Kastentext: Zulassungsverfahren

Zentrales Verfahren

  • Die Erstzulassung gilt EU-weit.
  • Zuständige Behörde ist die europäische Arzneimittelagentur EMEA mit Sitz in London.
  • Zwingend gilt dieses Verfahren für bestimmte biotechnologisch hergestellte Arzneimittel.
  • Bisher freiwillig war es für andere biotechnologisch hergestellte Präparate, High-Tech-Produkte sowie innovative Arzneimittel, die auf der so genannten Liste B standen.
  • Nach den neuen Plänen der EU-Kommission wird das zentrale Verfahren für weitere Arzneimittel geöffnet und für innovative verpflichtend, die Liste B wird abgeschafft.

Dezentrales Verfahren

  • Prinzip der gegenseitigen Anerkennung nationaler Zulassungen.
  • Zuständige Behörden sind die nationalen Behörden.
  • Zulassung ist in den Mitgliedstaaten der Europäischen Union gültig, in denen sie anerkannt wird.
  • Die neuen Pläne der EU-Kommission sehen die Straffung des Verfahrens vor, die Dauer der Genehmigungsverfahren soll von 210 Tagen auf 150 Tage sinken.

Nationales Verfahren

  • Es werden nur einzelne nationale Zulassungen für das jeweilige Land ausgesprochen.
  • Zuständige Behörde ist bei uns das Bundesinstitut für Arzneimittel und Medizinprodukte (BfArM) in Bonn.
  • Nach den Plänen der EU- Kommission wird die Dauer des Verfahrens von 210 Tagen auf 150 Tage verkürzt.

Kastentext: Zitat

Die heutige Entscheidung wird dazu beitragen, dass die Patienten in ganz Europa rascher Zugang zu neuen und besseren Arzneimitteln erhalten, als dies bisher der Fall war.
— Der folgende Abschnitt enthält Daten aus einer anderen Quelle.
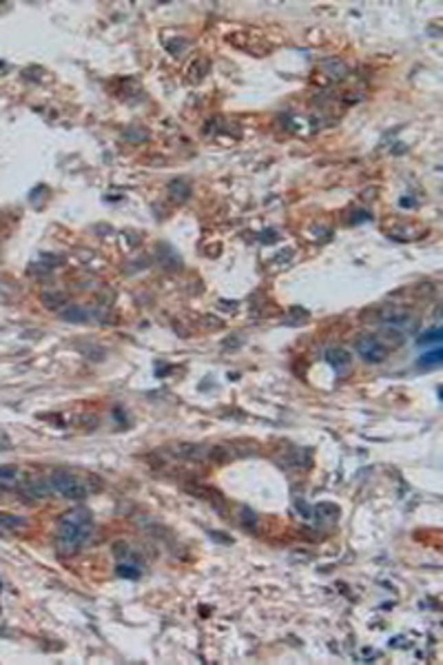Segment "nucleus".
Returning a JSON list of instances; mask_svg holds the SVG:
<instances>
[{"mask_svg":"<svg viewBox=\"0 0 443 665\" xmlns=\"http://www.w3.org/2000/svg\"><path fill=\"white\" fill-rule=\"evenodd\" d=\"M94 519L91 512L85 508L69 510L58 523V552L60 554H76L91 537Z\"/></svg>","mask_w":443,"mask_h":665,"instance_id":"nucleus-1","label":"nucleus"},{"mask_svg":"<svg viewBox=\"0 0 443 665\" xmlns=\"http://www.w3.org/2000/svg\"><path fill=\"white\" fill-rule=\"evenodd\" d=\"M43 486H45V492H54V495L67 497V499H83L91 492L89 479L78 477L74 472H63V470L49 475V479L43 481Z\"/></svg>","mask_w":443,"mask_h":665,"instance_id":"nucleus-2","label":"nucleus"},{"mask_svg":"<svg viewBox=\"0 0 443 665\" xmlns=\"http://www.w3.org/2000/svg\"><path fill=\"white\" fill-rule=\"evenodd\" d=\"M355 350L361 359L368 361V364H379V361H384L388 357L386 346L381 344L379 337H372V335H361L355 341Z\"/></svg>","mask_w":443,"mask_h":665,"instance_id":"nucleus-3","label":"nucleus"},{"mask_svg":"<svg viewBox=\"0 0 443 665\" xmlns=\"http://www.w3.org/2000/svg\"><path fill=\"white\" fill-rule=\"evenodd\" d=\"M381 319H384V324L388 330H395V332H408L417 326V321L415 317H412L408 310L404 308H388L384 315H381Z\"/></svg>","mask_w":443,"mask_h":665,"instance_id":"nucleus-4","label":"nucleus"},{"mask_svg":"<svg viewBox=\"0 0 443 665\" xmlns=\"http://www.w3.org/2000/svg\"><path fill=\"white\" fill-rule=\"evenodd\" d=\"M326 359H328V364L335 370H339V372H344V370L350 368V352L344 350V348H330L326 352Z\"/></svg>","mask_w":443,"mask_h":665,"instance_id":"nucleus-5","label":"nucleus"},{"mask_svg":"<svg viewBox=\"0 0 443 665\" xmlns=\"http://www.w3.org/2000/svg\"><path fill=\"white\" fill-rule=\"evenodd\" d=\"M20 479V468L7 463V466H0V488H12L16 486Z\"/></svg>","mask_w":443,"mask_h":665,"instance_id":"nucleus-6","label":"nucleus"},{"mask_svg":"<svg viewBox=\"0 0 443 665\" xmlns=\"http://www.w3.org/2000/svg\"><path fill=\"white\" fill-rule=\"evenodd\" d=\"M441 359H443V350L437 346L432 350H426V355L419 359V364L421 366H437V364H441Z\"/></svg>","mask_w":443,"mask_h":665,"instance_id":"nucleus-7","label":"nucleus"},{"mask_svg":"<svg viewBox=\"0 0 443 665\" xmlns=\"http://www.w3.org/2000/svg\"><path fill=\"white\" fill-rule=\"evenodd\" d=\"M441 337H443L441 328H432V330H428V335H421V337H419V346L432 344V341H441Z\"/></svg>","mask_w":443,"mask_h":665,"instance_id":"nucleus-8","label":"nucleus"}]
</instances>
Zudem werden sie bessere Informationen über die erhältlichen Arzneimittel bekommen können. Und schließlich stellt die heutige Entscheidung auch einen wichtigen Schritt auf dem Weg zu einer innovativeren und wettbewerbsfähigeren Industrie in Europa dar, was uns allen zugute kommt. Erkki Liikanen, EU-Kommission, am 18. Juli zur Neuregelung des Arzneirechts

Kastentext: Informationen im Netz

Den Originaltext zum Reformvorschlag der EU-Rechtsvorschriften für Arzneimittel finden Sie im Internet unter der Adresse http://pharmacos.eudra.org (im Bereich News).

Kastentext: Die EU

Diese 15 Staaten gehören zur Zeit der Europäischen Union an: Deutschland, Belgien, Frankreich, Italien, Luxemburg, Niederlande, Großbritannien, Dänemark, Irland, Griechenland, Portugal, Spanien, Österreich, Finnland sowie Schweden

Patienten sollen wichtige Arzneimittel schneller als bisher auf dem Kontinent erhalten können. Dazu hat die Europäische Kommission am 18. Juli Vorschläge verabschiedet, die auf eine weitreichende Liberalisierung des Arzneimittelrechts in der europäischen Union zielen. Für Phytopharmaka wird erstmals ein eigenständiger Ausschuss in der europäischen Arzneimittelbehörde EMEA errichtet. Geplant ist künftig auch, Patienteninformationen über ausgewählte rezeptpflichtige Medikamente durch pharmazeutische Hersteller zu erlauben.